GOAL OF THE EXERCISE:
Each line from the one that contains "What is the spatial" to the end of the material must be quoted exactly; include both end lines and nothing else.

DATA RECORDS:
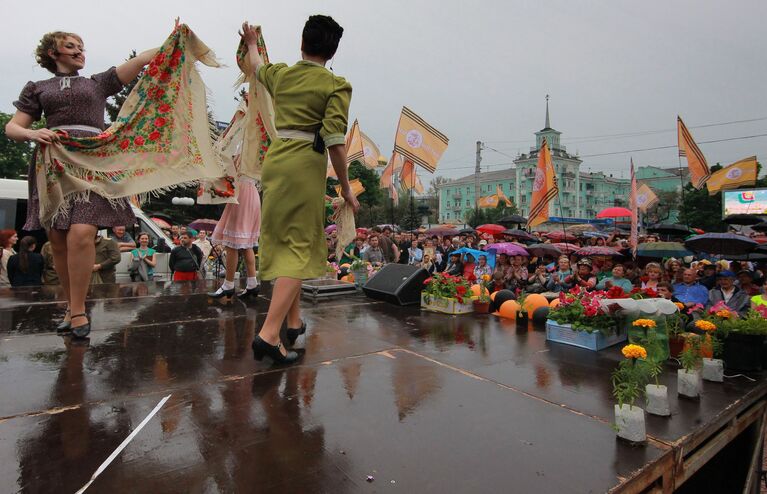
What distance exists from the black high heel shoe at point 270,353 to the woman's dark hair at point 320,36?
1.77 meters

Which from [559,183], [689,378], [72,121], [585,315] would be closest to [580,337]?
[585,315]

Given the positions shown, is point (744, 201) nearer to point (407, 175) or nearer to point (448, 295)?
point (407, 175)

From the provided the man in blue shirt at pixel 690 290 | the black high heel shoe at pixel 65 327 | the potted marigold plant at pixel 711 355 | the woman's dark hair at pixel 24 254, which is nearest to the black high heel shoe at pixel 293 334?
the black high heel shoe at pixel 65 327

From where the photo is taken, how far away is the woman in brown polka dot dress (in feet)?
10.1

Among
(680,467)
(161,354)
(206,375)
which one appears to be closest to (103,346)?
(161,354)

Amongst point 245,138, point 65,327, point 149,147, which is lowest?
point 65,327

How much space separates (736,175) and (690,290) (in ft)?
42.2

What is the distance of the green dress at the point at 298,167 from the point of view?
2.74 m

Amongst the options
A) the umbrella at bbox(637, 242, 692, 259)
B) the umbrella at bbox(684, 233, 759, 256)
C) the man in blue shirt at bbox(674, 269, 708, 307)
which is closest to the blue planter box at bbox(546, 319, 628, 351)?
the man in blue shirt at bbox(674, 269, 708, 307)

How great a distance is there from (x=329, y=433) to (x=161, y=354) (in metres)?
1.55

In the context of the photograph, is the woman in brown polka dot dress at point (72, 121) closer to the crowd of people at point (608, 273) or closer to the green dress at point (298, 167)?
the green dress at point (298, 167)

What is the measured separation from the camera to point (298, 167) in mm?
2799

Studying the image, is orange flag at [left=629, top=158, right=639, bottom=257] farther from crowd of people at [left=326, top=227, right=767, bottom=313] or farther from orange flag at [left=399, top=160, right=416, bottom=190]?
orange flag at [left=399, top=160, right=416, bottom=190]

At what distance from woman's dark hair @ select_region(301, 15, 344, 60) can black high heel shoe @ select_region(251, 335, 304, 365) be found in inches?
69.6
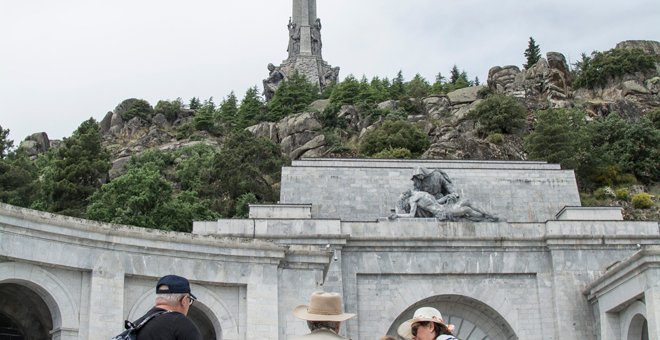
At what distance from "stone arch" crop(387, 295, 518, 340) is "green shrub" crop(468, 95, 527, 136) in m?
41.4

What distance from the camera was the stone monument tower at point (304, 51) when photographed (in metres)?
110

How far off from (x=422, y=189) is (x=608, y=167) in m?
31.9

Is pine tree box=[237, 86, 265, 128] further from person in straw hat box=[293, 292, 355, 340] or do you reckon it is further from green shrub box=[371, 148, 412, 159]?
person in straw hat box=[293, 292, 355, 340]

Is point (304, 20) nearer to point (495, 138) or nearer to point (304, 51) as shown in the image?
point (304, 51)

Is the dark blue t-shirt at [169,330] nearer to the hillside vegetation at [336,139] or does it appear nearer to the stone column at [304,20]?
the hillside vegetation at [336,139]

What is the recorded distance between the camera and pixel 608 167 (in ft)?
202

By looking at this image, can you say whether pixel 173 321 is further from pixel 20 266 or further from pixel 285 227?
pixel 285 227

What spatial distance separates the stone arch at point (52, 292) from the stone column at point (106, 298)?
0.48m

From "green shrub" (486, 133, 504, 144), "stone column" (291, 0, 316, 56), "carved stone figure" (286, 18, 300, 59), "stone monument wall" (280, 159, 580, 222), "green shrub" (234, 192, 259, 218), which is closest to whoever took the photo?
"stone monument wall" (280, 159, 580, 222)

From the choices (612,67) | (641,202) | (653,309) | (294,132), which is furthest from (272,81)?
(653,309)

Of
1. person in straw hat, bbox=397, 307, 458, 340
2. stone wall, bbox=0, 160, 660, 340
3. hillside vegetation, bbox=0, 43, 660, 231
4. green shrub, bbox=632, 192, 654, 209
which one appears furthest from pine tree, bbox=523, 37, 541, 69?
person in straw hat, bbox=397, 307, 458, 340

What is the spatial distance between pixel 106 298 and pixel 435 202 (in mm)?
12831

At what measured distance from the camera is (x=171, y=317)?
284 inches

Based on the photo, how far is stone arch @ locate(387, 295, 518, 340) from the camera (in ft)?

SOLVED PROBLEM:
What is the spatial distance between pixel 106 298 and pixel 435 202 (in mm)?
12831

At what measured distance from the camera is (x=171, y=317)?
284 inches

Based on the photo, how far is stone arch @ locate(387, 295, 518, 340) from the camera (in ft)?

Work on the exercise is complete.